*TRECHO CITADO:*
· · ·

O Bem-Estar na Civilização

Por Dado Salem
Junho 2025



Freud, especialmente em O Mal-Estar na Civilização, parte da premissa de que o ser humano possui impulsos destrutivos (como a pulsão de morte) e que a civilização existe para reprimir esses impulsos, criando uma tensão inevitável entre indivíduo e sociedade. A civilização, nesse modelo, é um mal necessário, um instrumento de contenção que nos impede de nos autodestruir, mas que também nos adoece psíquicamente.

Penso o oposto. O ser humano, em sua essência, não é mau nem destrutivo, e muito menos acredito que a civilização tenha sido criada com a função de conter essa suposta tendência. Vejo o ser humano como uma célula dentro de um organismo vivo, que é a sociedade. Cada um tem uma função nesse coletivo, que por sua vez valoriza a individualidade porque precisa da diversidade para seu funcionamento.

Dessa forma, o coletivo contribui para o indivíduo e vice-versa. Essa é a civilização na sua origem, não como uma estrutura de controle para conter a maldade e a destrutividade, mas como um organismo vivo que estimula e se retroalimenta por meio de seus indivíduos. Nessa visão, cada um tem uma função singular e indispensável.

Essa concepção da sociedade como organismo vivo já foi praticada por diversas civilizações ancestrais. Muitos povos originários da África e das Américas viram o ser humano como parte inseparável da natureza, cuja saúde depende da harmonia com o todo. A cultura Dagara no oeste da África, por exemplo, pratica até hoje um ritual multimilenar de iniciação para os jovens no qual cada um precisa identificar sua missão e viver de acordo com sua verdadeira natureza para que possam ser integrados à comunidade. Na Grécia arcaica, a formação dos jovens (Paidéia) também exigia o autoconhecimento e a resposta das perguntas - quem sou eu? o que vim fazer aqui? como posso contribuir para a Polis? - para que se tornassem cidadãos. O Taoísmo, na China, ensina que o caminho do ser humano é seguir o fluxo natural da vida, e não lutar contra sua própria natureza. A idéia do dharma na Índia, onde cada um tem sua função singular, era celebrado como parte de um grande organismo.

· · ·

*LINHAS EXTRAÍDAS:*
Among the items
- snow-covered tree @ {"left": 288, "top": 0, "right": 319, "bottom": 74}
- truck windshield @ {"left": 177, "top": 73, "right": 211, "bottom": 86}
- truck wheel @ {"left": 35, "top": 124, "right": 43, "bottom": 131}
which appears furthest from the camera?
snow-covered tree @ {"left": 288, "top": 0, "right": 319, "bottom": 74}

· · ·

*OBJETIVO DO EXERCÍCIO:*
Responda com base no trecho citado:
(a) Segundo a premissa atribuída a Freud, para que existe a civilização?
(b) Com o que o texto compara o ser humano dentro da sociedade?
(c) Que nome tinha a formação dos jovens na Grécia arcaica?
As linhas foram tiradas de outra fonte.

*RESPOSTA DA TAREFA:*
(a) Para reprimir os impulsos destrutivos do ser humano.
(b) Com uma célula dentro de um organismo vivo.
(c) Paidéia.